As President Obama heads to Capitol Hill tonight to deliver the State of the Union address, one thing is clear: in both rhetoric and deed, President Obama has fundamentally shifted the direction of American foreign policy. He has summoned bedrock progressive principals to re-calibrate America’s role in the world. Through a policy of engagement with international institutions and cooperation abroad, the administration has racked up an impressive set of foreign policy achievements after just one year. Oh — and in the process, Obama has shown the uselessness of an arrogant go-it-alone foreign policy that was the hallmark of American foreign policy just a couple of years ago.
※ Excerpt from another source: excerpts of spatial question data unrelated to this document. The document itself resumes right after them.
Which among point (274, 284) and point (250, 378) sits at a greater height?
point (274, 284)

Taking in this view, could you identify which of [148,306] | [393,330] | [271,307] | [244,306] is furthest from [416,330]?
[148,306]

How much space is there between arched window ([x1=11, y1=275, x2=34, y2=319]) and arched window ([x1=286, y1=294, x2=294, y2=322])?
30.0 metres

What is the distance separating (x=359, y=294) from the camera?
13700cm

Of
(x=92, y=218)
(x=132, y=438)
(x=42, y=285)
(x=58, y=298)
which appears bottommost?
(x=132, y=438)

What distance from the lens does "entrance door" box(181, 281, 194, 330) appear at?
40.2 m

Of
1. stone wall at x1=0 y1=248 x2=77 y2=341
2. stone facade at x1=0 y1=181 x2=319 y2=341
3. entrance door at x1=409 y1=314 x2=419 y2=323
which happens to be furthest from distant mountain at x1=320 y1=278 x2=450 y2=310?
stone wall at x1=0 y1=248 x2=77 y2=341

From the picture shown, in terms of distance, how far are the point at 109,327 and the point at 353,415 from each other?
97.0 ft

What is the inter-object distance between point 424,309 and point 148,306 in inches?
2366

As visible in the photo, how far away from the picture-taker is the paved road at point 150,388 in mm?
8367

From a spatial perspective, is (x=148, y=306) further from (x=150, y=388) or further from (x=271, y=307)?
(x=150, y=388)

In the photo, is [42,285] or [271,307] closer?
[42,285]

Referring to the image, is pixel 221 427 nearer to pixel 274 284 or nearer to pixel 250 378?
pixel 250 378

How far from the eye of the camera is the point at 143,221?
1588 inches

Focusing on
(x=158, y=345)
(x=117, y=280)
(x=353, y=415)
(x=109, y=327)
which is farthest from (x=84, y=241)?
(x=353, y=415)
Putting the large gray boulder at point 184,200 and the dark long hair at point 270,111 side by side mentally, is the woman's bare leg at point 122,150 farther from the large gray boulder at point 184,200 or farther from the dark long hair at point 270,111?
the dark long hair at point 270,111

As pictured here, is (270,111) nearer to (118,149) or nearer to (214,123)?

Some of these achievements have been relatively high profile, others behind the scenes. On the non-proliferation front, the Obama administration “reset” American policy with Russia and is engaging in a new round of nuclear arms reduction. When North Korea launched a nuclear test in May, the Obama administration led the Security Council in passing the strongest set of sanctions in Council history. In September, Obama chaired a Security Council meeting on nuclear disarmament and non-proliferation—the first time in history that an American president has done so. The meeting resulted in the unanimous adoption of a resolution that imposed new provisions to deter countries from withdrawing from the Nuclear Non-Proliferation Treaty and the endorsement of stricter export controls and safeguards, among other measures. The Bulletin of Atomic Sciences cited these efforts in its decision this month to move back the “Doomsday Clock” to six minutes to midnight.
On climate change, the United States reversed eight years of American indifference to international efforts to curb global warming. President Obama joined other heads of state at a UN summit on Climate Change in September. And then, in December, he became personally involved in negotiations at the Copenhagen Climate Summit.
On some less high profile issues, the administration has also made some significant headway. The administration reversed Bush administration’s policy to support a UN General Assembly resolution condemning the outlaw of homosexuality. The administration is also supporting the International Criminal Court’s action against Sudanese President Omar Bashir, who is accused of genocide in Darfur. And, for the first time in eight years, the United States participated (as an observer) at a meeting of the ICC.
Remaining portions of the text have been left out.